• [MATERIAL FOR THIS EXERCISE]

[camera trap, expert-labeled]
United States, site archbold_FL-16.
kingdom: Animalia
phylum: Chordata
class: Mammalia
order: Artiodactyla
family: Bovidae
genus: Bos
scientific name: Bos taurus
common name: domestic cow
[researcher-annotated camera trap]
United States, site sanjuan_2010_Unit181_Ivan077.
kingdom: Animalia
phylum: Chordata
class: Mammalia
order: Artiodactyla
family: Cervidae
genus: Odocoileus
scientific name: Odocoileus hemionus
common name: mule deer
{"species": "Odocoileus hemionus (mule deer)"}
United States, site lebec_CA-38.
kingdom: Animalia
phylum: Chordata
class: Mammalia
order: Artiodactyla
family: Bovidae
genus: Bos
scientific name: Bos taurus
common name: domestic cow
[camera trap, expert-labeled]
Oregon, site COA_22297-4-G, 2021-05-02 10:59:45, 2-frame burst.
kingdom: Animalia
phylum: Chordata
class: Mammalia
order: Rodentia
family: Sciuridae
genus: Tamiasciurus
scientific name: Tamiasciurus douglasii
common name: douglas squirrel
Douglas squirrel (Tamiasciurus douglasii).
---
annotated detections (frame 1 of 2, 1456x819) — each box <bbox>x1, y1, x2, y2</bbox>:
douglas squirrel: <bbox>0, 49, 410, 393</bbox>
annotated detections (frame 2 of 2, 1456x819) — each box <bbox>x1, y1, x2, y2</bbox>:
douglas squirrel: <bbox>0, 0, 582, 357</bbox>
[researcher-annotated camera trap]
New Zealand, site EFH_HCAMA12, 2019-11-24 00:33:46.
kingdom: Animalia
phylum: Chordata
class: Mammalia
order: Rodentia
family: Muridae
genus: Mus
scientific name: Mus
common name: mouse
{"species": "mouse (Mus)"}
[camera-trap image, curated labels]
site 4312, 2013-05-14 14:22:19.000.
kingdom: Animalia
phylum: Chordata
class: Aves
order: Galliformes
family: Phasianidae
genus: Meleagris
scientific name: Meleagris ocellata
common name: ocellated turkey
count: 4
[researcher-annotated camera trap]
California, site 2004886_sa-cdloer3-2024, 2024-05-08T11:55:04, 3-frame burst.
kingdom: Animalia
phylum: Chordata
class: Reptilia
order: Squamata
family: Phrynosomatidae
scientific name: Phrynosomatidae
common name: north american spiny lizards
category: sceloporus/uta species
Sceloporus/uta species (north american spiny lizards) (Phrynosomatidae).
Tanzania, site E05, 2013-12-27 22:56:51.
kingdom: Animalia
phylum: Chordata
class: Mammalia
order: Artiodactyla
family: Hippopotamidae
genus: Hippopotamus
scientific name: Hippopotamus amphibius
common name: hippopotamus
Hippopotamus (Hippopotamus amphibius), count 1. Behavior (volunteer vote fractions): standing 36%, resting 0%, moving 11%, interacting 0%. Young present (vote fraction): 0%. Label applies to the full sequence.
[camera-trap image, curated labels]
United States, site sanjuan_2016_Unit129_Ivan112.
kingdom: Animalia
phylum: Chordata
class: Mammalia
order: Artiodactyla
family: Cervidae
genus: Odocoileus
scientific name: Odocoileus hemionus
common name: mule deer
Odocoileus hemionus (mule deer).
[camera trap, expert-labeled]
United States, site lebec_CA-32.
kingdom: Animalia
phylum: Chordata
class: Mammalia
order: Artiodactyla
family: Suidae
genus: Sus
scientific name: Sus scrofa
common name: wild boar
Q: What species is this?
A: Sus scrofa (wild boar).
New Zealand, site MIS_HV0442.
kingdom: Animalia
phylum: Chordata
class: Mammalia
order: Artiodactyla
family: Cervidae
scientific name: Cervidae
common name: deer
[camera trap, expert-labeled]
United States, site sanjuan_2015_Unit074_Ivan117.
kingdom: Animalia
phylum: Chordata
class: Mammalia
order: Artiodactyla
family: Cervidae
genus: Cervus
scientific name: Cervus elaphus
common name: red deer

• [WHAT YOU SHOULD DO] Looking at the listing above, how many of its lines contain the string "Zealand"? Give the number alone.

• [ANSWER SECTION] 2